Selected text »
####

Enter Quinn 0’Connor and Anna Lazzara. Both seniors at Sarasota High School, the two began spreading the word this fall. Yet their paths to student influencers were quite different. Quinn moved to Sarasota from Seattle, Washington, at the start of high school, and she found her way to the Student Success Center at the end of her junior year. She needed advice on financial aid because she wants to attend college out of state. Anna has lived in Sarasota all her life, and she visited the Student Success Center early this year to begin formulating a plan with her College Career Advisor.
While they grew up on opposite sides of the country, Quinn and Anna share a passion for helping others and giving back, and both are highly engaged in schools, active in clubs, volunteering, sport, and arts. Indeed, it was their altruism and enthusiasm that led their College Career Advisor, Cheryl Haller, to connect Quinn and Anna with Thomas Williams, the director of PLANit Sarasota.
Soon, they were signed up to join the campaign. At the end of this August, they began posting on PLANit Sarasota’s Instagram account and on their own Instagram and TikTok accounts. They share announcements about upcoming events such as FAFSA open houses and college visits. They create posts that raise awareness of the Student Success Center, steps in the college-application process, and standardized testing.
Since they started, students have begun to ask Quinn and Anna questions via direct message, and the two have become leaders at the Student Success Centers, vital sources of advice and information. They both guide students to the center and help ease the overload of student questions directed at the College Career Advisors.

####

(Data from a source)
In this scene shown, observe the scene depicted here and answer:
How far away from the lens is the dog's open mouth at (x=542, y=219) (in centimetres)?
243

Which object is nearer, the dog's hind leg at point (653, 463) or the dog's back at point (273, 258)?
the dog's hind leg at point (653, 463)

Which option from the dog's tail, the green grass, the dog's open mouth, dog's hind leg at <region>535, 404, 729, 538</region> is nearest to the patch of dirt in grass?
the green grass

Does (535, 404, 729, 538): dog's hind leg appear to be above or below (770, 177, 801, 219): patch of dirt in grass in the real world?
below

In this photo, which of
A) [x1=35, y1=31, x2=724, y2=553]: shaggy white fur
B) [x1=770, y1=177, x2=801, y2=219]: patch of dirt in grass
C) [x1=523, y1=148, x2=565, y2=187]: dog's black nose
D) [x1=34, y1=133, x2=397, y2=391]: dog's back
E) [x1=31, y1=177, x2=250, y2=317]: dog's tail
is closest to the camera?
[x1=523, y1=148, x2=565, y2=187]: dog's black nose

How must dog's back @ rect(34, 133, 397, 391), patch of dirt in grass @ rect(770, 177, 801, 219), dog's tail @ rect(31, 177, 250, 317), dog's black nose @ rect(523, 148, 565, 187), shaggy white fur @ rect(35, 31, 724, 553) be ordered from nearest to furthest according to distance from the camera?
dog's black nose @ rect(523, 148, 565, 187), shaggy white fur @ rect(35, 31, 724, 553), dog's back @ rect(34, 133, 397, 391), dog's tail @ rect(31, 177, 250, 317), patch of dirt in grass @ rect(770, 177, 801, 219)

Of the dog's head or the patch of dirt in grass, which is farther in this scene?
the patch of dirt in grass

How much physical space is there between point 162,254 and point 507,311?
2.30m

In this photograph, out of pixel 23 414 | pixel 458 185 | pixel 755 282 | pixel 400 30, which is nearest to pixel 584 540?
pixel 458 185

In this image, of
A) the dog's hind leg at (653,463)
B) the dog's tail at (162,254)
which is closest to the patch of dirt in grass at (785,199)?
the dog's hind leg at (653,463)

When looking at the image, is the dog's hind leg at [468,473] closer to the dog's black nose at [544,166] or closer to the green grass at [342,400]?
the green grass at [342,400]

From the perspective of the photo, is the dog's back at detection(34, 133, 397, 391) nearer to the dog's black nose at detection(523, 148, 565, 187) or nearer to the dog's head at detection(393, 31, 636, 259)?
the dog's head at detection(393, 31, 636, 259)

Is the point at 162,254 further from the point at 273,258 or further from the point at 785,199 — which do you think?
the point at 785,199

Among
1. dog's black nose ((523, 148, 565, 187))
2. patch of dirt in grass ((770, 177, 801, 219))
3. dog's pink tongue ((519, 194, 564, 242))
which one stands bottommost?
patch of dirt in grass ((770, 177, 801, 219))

####

Work instructions » What comes next in the passage about Quinn O'Connor and Anna Lazzara's work with PLANit Sarasota? Write the continuation from the point where it stops.

Response to the exercise »
In becoming leaders at the Student Success Center, both have gained confidence as they see the activity around their social media accounts and in the Student Success Centers grow. Hundreds of students interact with their content, and the two young women understand that they are making a difference. They’ve been helping students through the stressful process of applying to college and preparing for their future.
What’s next for Quinn and Anna themselves? Quinn hopes to attend Barnard (in New York) or the University of Washington (in Seattle) to study pre-med, and Anna plans to attend Ekerd College (in St. Petersburg) to major in American Studies. And when they head off in different directions to college? Both hope to continue serving as influencers. They want to keep helping students who next year will be where they are now. By sharing their experiences in college, they hope to help a new class of seniors graduate even better prepared for college and life.